The Taliban side has said it wants to discuss topics such as restrictions on Afghanistan’s financial and banking system, development of the private sector and countering drug trafficking. But rights groups have denounced the UN for not having Afghan women at the table with the Taliban in Doha. Shabnam Salehi, former commissioner of Afghanistan’s Independent Human Rights Commission, said the third Doha meeting would be “inconclusive” without Afghan women’s participation. She views the UN’s approach toward the Taliban as “misguided.”
Faizullah Jalal, a professor at Kabul University, has slammed the exclusion of women from the meeting. “Omitting discussions on human and women’s rights undermines the United Nations’ credibility,” he said.
His view is shared by Tirana Hassan, executive director at Human Rights Watch.
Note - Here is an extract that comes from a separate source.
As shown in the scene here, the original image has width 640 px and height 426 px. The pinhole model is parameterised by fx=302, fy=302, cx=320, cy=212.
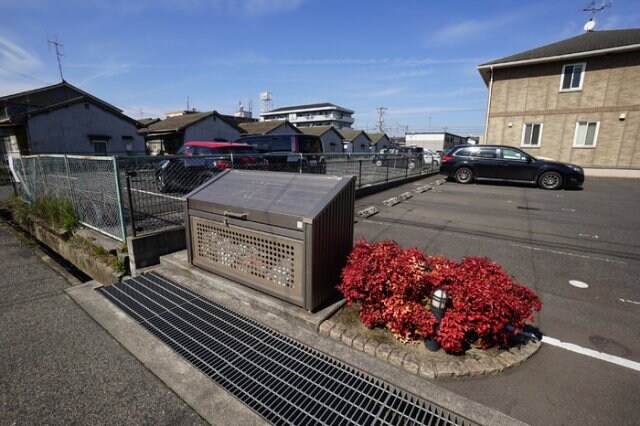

She warned that excluding women “risks legitimizing the Taliban’s misconduct and irreparably damages the United Nations’ credibility as a defender of women’s rights and meaningful participation.” But the UN’s DiCarlo said the two-day meeting, starting Sunday, is an initial engagement aimed at initiating a step-by-step process with the Taliban.
The goal is to see the Taliban “at peace with itself and its neighbors and adhering to international law,” the UN Charter.
, and human rights, she stressed.
“I want to emphasize — this is a process. We are getting a lot of criticism: Why aren’t women at the table? Why aren’t Afghan women at the table? Why is civil society not at the table? This is not an inter-Afghan dialogue,” said DiCarlo. “I would hope we could get to that someday, but we’re not there.”
After drawing much censure, the UN has decided to hold a separate meeting with Afghan civil society in Doha next week.
Taliban banish women from almost all public life
Since seizing power, the Taliban have rolled back progress achieved in the previous two decades when it came to women’s rights.
They have banished women and girls from almost all areas of public life.
Girls have been barred from attending school beyond sixth grade, and women were prohibited from local jobs and nongovernmental organizations. The Taliban have ordered the closure of beauty salons and barred women from going to gyms and parks. Women also can’t go out without a male guardian.
In a decree issued in May 2022, women were also advised to wear a full-body burqa that showed only their eyes.
The oppression of women’s rights means no country has so far officially recognized the Taliban as Afghanistan’s government. The United Nations has said recognition is almost impossible while bans on female education and employment remain in place.
No recognition for the Taliban
Countries around the world have made any engagement with Afghanistan conditional on the Taliban improving things such as girls’ access to education, human rights and inclusive government.
But the militant regime has so far not shown any signs it is willing to drop the hard-line policies.
Activists have said that achieving any meaningful progress at the meeting hinges on fair and transparent representation of all relevant groups, including women.
They also stress that the international community needs to immediately address the Taliban’s grave rights violations.
Agnes Callamard, secretary-general of Amnesty International, said of the Doha meeting that “sidestepping critical human rights debates is unacceptable.”
“Afghans, especially women, must be given spaces at the table to advocate on their own behalf,” Rina Amiri, US special envoy for human rights and women’s affairs in Afghanistan, wrote on the social media platform X. “Afghanistan’s peace, security, and sustainability challenges cannot be resolved without their inclusion.”